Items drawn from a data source
**********

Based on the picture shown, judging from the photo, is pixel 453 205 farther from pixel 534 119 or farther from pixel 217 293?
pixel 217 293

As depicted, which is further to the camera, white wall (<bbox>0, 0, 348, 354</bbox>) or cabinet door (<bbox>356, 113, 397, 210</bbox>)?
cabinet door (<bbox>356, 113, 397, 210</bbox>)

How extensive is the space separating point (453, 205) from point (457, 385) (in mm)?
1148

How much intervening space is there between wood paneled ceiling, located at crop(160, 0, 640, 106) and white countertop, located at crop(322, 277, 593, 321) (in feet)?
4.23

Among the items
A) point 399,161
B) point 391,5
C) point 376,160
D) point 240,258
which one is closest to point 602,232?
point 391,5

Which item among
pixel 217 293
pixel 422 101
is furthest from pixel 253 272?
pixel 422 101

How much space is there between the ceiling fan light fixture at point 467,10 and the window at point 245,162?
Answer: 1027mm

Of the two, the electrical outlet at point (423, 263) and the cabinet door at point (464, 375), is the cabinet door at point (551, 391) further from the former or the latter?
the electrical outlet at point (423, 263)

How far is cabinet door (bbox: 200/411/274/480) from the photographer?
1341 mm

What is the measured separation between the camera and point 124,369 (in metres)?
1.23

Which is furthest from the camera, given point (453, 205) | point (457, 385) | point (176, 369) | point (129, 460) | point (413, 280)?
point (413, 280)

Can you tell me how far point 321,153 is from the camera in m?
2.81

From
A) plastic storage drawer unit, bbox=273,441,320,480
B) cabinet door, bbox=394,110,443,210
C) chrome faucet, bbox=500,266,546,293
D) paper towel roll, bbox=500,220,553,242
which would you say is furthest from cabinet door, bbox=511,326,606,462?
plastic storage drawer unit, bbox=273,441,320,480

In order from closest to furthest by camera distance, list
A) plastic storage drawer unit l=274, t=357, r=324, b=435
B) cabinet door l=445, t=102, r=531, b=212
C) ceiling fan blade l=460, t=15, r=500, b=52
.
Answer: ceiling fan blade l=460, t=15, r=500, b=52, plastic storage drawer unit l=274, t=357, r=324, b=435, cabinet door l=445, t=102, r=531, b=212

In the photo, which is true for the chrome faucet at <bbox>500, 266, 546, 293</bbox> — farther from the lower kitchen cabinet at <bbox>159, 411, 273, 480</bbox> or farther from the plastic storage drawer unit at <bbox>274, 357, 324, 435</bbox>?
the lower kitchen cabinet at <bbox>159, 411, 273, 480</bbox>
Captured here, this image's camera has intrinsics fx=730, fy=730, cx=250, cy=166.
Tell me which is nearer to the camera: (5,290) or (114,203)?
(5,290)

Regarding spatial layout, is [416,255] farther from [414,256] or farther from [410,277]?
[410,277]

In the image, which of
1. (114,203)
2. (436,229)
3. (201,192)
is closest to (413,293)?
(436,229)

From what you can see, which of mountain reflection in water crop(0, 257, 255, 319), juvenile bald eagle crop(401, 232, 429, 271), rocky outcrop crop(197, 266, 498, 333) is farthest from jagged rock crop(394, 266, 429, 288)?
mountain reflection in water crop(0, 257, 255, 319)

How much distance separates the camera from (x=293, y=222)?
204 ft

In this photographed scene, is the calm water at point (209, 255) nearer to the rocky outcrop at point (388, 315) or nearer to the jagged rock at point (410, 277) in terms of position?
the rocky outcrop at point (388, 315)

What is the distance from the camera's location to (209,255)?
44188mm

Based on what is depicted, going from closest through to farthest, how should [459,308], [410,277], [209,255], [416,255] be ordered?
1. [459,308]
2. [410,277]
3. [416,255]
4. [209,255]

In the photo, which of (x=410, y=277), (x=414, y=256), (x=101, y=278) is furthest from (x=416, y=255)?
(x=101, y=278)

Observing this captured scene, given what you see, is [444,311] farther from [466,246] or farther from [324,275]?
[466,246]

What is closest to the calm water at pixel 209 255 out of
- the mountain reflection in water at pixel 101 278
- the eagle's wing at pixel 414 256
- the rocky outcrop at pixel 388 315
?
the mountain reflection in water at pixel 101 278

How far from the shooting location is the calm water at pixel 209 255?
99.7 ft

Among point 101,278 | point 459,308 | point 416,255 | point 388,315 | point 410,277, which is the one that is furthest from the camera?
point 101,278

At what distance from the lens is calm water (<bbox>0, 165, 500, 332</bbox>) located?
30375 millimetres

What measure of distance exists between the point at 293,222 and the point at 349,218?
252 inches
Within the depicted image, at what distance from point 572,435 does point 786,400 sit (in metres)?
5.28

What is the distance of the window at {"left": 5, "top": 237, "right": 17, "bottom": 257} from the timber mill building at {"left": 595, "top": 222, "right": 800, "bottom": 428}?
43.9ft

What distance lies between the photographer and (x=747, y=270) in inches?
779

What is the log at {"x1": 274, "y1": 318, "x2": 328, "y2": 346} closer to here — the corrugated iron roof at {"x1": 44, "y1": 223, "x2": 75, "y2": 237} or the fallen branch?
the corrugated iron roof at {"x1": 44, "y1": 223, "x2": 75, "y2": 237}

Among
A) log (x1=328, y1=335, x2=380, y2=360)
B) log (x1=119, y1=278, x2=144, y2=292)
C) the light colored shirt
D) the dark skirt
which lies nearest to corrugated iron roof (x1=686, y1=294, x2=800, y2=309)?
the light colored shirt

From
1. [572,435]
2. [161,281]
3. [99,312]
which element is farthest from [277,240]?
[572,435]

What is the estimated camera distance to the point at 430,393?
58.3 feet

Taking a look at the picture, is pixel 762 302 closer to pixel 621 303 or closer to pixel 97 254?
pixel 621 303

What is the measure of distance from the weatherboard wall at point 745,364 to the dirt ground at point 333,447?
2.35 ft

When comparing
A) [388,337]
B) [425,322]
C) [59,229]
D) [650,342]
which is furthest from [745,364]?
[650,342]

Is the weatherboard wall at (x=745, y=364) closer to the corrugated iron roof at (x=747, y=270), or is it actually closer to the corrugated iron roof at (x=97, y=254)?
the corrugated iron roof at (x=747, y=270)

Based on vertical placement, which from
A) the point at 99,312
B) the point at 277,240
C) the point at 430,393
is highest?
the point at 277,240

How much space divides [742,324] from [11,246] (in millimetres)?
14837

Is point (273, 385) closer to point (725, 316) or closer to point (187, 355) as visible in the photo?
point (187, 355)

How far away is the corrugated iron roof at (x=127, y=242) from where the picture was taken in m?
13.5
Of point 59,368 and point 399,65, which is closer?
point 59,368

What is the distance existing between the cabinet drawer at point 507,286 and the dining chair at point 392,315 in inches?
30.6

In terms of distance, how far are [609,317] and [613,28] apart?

**********

| What you have to do |
Please render the records above as a JSON list of strings, one string per line, with blank lines left out.

| Exercise output |
[
  "Based on the picture shown, judging from the photo, is pixel 453 205 farther from pixel 534 119 or farther from pixel 217 293?",
  "pixel 217 293",
  "As depicted, which is further to the camera, white wall (<bbox>0, 0, 348, 354</bbox>) or cabinet door (<bbox>356, 113, 397, 210</bbox>)?",
  "cabinet door (<bbox>356, 113, 397, 210</bbox>)",
  "How extensive is the space separating point (453, 205) from point (457, 385) (in mm)?",
  "1148",
  "How much intervening space is there between wood paneled ceiling, located at crop(160, 0, 640, 106) and white countertop, located at crop(322, 277, 593, 321) (in feet)?",
  "4.23",
  "Among the items",
  "A) point 399,161",
  "B) point 391,5",
  "C) point 376,160",
  "D) point 240,258",
  "which one is closest to point 602,232?",
  "point 391,5",
  "Which item among",
  "pixel 217 293",
  "pixel 422 101",
  "is furthest from pixel 253 272?",
  "pixel 422 101",
  "How much space is there between the ceiling fan light fixture at point 467,10 and the window at point 245,162?",
  "Answer: 1027mm",
  "Of the two, the electrical outlet at point (423, 263) and the cabinet door at point (464, 375), is the cabinet door at point (551, 391) further from the former or the latter?",
  "the electrical outlet at point (423, 263)",
  "How far is cabinet door (bbox: 200/411/274/480) from the photographer?",
  "1341 mm",
  "What is the measured separation between the camera and point 124,369 (in metres)?",
  "1.23",
  "Which is furthest from the camera, given point (453, 205) | point (457, 385) | point (176, 369) | point (129, 460) | point (413, 280)?",
  "point (413, 280)",
  "Can you tell me how far point 321,153 is from the camera in m?",
  "2.81",
  "From",
  "A) plastic storage drawer unit, bbox=273,441,320,480",
  "B) cabinet door, bbox=394,110,443,210",
  "C) chrome faucet, bbox=500,266,546,293",
  "D) paper towel roll, bbox=500,220,553,242",
  "which would you say is furthest from cabinet door, bbox=511,326,606,462?",
  "plastic storage drawer unit, bbox=273,441,320,480",
  "In order from closest to furthest by camera distance, list",
  "A) plastic storage drawer unit l=274, t=357, r=324, b=435",
  "B) cabinet door l=445, t=102, r=531, b=212",
  "C) ceiling fan blade l=460, t=15, r=500, b=52",
  ".",
  "Answer: ceiling fan blade l=460, t=15, r=500, b=52, plastic storage drawer unit l=274, t=357, r=324, b=435, cabinet door l=445, t=102, r=531, b=212",
  "In the photo, which is true for the chrome faucet at <bbox>500, 266, 546, 293</bbox> — farther from the lower kitchen cabinet at <bbox>159, 411, 273, 480</bbox> or farther from the plastic storage drawer unit at <bbox>274, 357, 324, 435</bbox>?",
  "the lower kitchen cabinet at <bbox>159, 411, 273, 480</bbox>",
  "Captured here, this image's camera has intrinsics fx=730, fy=730, cx=250, cy=166.",
  "Tell me which is nearer to the camera: (5,290) or (114,203)?",
  "(5,290)",
  "Regarding spatial layout, is [416,255] farther from [414,256] or farther from [410,277]?",
  "[410,277]",
  "In the image, which of",
  "1. (114,203)",
  "2. (436,229)",
  "3. (201,192)",
  "is closest to (413,293)?",
  "(436,229)",
  "From what you can see, which of mountain reflection in water crop(0, 257, 255, 319), juvenile bald eagle crop(401, 232, 429, 271), rocky outcrop crop(197, 266, 498, 333) is farthest from jagged rock crop(394, 266, 429, 288)?",
  "mountain reflection in water crop(0, 257, 255, 319)",
  "How much distance separates the camera from (x=293, y=222)?",
  "204 ft",
  "In this photographed scene, is the calm water at point (209, 255) nearer to the rocky outcrop at point (388, 315) or nearer to the jagged rock at point (410, 277) in terms of position?",
  "the rocky outcrop at point (388, 315)",
  "What is the distance from the camera's location to (209,255)?",
  "44188mm",
  "Based on what is depicted, going from closest through to farthest, how should [459,308], [410,277], [209,255], [416,255] be ordered?",
  "1. [459,308]",
  "2. [410,277]",
  "3. [416,255]",
  "4. [209,255]",
  "In the photo, which of (x=410, y=277), (x=414, y=256), (x=101, y=278) is furthest from (x=416, y=255)?",
  "(x=101, y=278)",
  "Observing this captured scene, given what you see, is [444,311] farther from [466,246] or farther from [324,275]?",
  "[466,246]",
  "What is closest to the calm water at pixel 209 255 out of",
  "- the mountain reflection in water at pixel 101 278",
  "- the eagle's wing at pixel 414 256",
  "- the rocky outcrop at pixel 388 315",
  "?",
  "the mountain reflection in water at pixel 101 278",
  "How far from the shooting location is the calm water at pixel 209 255?",
  "99.7 ft",
  "Among point 101,278 | point 459,308 | point 416,255 | point 388,315 | point 410,277, which is the one that is furthest from the camera?",
  "point 101,278",
  "At what distance from the lens is calm water (<bbox>0, 165, 500, 332</bbox>) located?",
  "30375 millimetres",
  "What measure of distance exists between the point at 293,222 and the point at 349,218?",
  "252 inches",
  "Within the depicted image, at what distance from point 572,435 does point 786,400 sit (in metres)?",
  "5.28",
  "What is the distance of the window at {\"left\": 5, \"top\": 237, \"right\": 17, \"bottom\": 257} from the timber mill building at {\"left\": 595, \"top\": 222, \"right\": 800, \"bottom\": 428}?",
  "43.9ft",
  "What distance lies between the photographer and (x=747, y=270) in inches?",
  "779",
  "What is the log at {\"x1\": 274, \"y1\": 318, \"x2\": 328, \"y2\": 346} closer to here — the corrugated iron roof at {\"x1\": 44, \"y1\": 223, \"x2\": 75, \"y2\": 237} or the fallen branch?",
  "the corrugated iron roof at {\"x1\": 44, \"y1\": 223, \"x2\": 75, \"y2\": 237}",
  "Among",
  "A) log (x1=328, y1=335, x2=380, y2=360)",
  "B) log (x1=119, y1=278, x2=144, y2=292)",
  "C) the light colored shirt",
  "D) the dark skirt",
  "which lies nearest to corrugated iron roof (x1=686, y1=294, x2=800, y2=309)?",
  "the light colored shirt",
  "From",
  "1. [572,435]",
  "2. [161,281]",
  "3. [99,312]",
  "which element is farthest from [277,240]?",
  "[572,435]",
  "What is the estimated camera distance to the point at 430,393?",
  "58.3 feet",
  "Taking a look at the picture, is pixel 762 302 closer to pixel 621 303 or closer to pixel 97 254?",
  "pixel 621 303",
  "What is the measure of distance from the weatherboard wall at point 745,364 to the dirt ground at point 333,447?",
  "2.35 ft",
  "When comparing",
  "A) [388,337]",
  "B) [425,322]",
  "C) [59,229]",
  "D) [650,342]",
  "which is furthest from [745,364]?",
  "[650,342]",
  "Is the weatherboard wall at (x=745, y=364) closer to the corrugated iron roof at (x=747, y=270), or is it actually closer to the corrugated iron roof at (x=97, y=254)?",
  "the corrugated iron roof at (x=747, y=270)",
  "Based on vertical placement, which from",
  "A) the point at 99,312",
  "B) the point at 277,240",
  "C) the point at 430,393",
  "is highest?",
  "the point at 277,240",
  "How much space divides [742,324] from [11,246] (in millimetres)?",
  "14837",
  "Is point (273, 385) closer to point (725, 316) or closer to point (187, 355) as visible in the photo?",
  "point (187, 355)",
  "How far away is the corrugated iron roof at (x=127, y=242) from where the picture was taken in m?",
  "13.5",
  "Of point 59,368 and point 399,65, which is closer?",
  "point 59,368",
  "What is the distance existing between the cabinet drawer at point 507,286 and the dining chair at point 392,315 in inches?",
  "30.6",
  "In terms of distance, how far are [609,317] and [613,28] apart?"
]